SCÈNE IV
Salle dans la maison d'Angelo.
Entrent ESCALUS et ANGELO.
ESCALUS.—Chaque lettre qu'il a écrite a désavoué l'autre.
ANGELO.—De la manière la plus contradictoire et la plus bizarre. Ses actions témoignent quelque chose qui tient beaucoup de la folie; prions le ciel que sa sagesse n'en soit pas altérée. Et pourquoi aller au-devant de lui aux portes de la ville, et lui remettre là notre autorité?
ESCALUS.—Je n'en devine pas le motif.
ANGELO.—Et pourquoi veut-il que nous fassions publier, une heure avant son entrée, que si quelqu'un demande réparation de quelque injustice, il ait à présenter sa pétition dans la rue?
ESCALUS.—En cela il se montre judicieux; c'est pour expédier toutes les plaintes, et nous affranchir pour toujours des intrigues, qui, ce jour passé, ne pourront plus être tramées contre nous.
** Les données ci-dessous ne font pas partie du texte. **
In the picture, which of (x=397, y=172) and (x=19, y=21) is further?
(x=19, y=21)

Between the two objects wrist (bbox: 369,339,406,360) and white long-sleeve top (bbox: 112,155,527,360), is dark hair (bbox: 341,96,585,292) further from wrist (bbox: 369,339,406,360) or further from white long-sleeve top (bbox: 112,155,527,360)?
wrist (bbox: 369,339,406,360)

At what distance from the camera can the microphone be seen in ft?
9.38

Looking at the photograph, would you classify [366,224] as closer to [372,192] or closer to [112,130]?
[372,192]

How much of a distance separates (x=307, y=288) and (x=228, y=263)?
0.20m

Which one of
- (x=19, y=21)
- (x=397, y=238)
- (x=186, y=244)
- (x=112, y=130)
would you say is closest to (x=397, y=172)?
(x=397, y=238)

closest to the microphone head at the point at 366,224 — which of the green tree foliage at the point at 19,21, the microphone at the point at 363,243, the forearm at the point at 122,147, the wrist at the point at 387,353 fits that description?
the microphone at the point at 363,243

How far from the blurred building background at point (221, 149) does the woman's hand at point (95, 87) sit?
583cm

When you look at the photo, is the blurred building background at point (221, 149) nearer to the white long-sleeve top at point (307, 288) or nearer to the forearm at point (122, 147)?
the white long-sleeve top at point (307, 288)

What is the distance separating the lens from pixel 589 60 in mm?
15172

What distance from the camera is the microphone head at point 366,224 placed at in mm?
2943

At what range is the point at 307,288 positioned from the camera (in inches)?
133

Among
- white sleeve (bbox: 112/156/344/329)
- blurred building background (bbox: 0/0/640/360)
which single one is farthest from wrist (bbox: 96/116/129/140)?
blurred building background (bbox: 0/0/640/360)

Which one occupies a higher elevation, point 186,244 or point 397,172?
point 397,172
ANGELO.—Fort bien. Je vous en prie, faites-le proclamer; demain, de grand matin, j'irai vous trouver à votre maison. Faites avertir les personnes de distinction qui doivent aller à sa rencontre.
ESCALUS.—Je le ferai, monsieur. Adieu.
(Escalus sort.)
ANGELO.—Bonne nuit! Cette action me bouleverse tout à fait, me rend incapable de penser, et stupide pour toute affaire. Une vierge déflorée! et cela par un personnage important qui appliquait la loi portée contre ce délit! Si ce n'était que sa timide pudeur n'osera proclamer sa virginité perdue, comme elle pourrait parler de moi! mais la raison ne l'excite-t-elle pas à m'accuser?—Non, car mon autorité porte un poids de crédit qu'aucune accusation particulière ne peut toucher sans qu'il écrase celui qui oserait la prononcer.... Il aurait vécu, si ce n'est que sa jeunesse libertine, conservant un ressentiment dangereux, aurait pu quelque jour chercher à se venger d'avoir ainsi reçu une vie déshonorée pour une rançon aussi honteuse; et cependant, plût au ciel qu'il vécût encore! Hélas! quand une fois nous avons perdu la grâce, rien ne va bien: nous voulons, et nous ne voulons pas.
(Il sort.)
SCÈNE V[31]
La plaine, hors de la ville.
LE DUC, revêtu de ses propres habits, et le frère PIERRE.
Note 31: [(retour) ]
Certaines personnes font de cette scène la première de l'acte V.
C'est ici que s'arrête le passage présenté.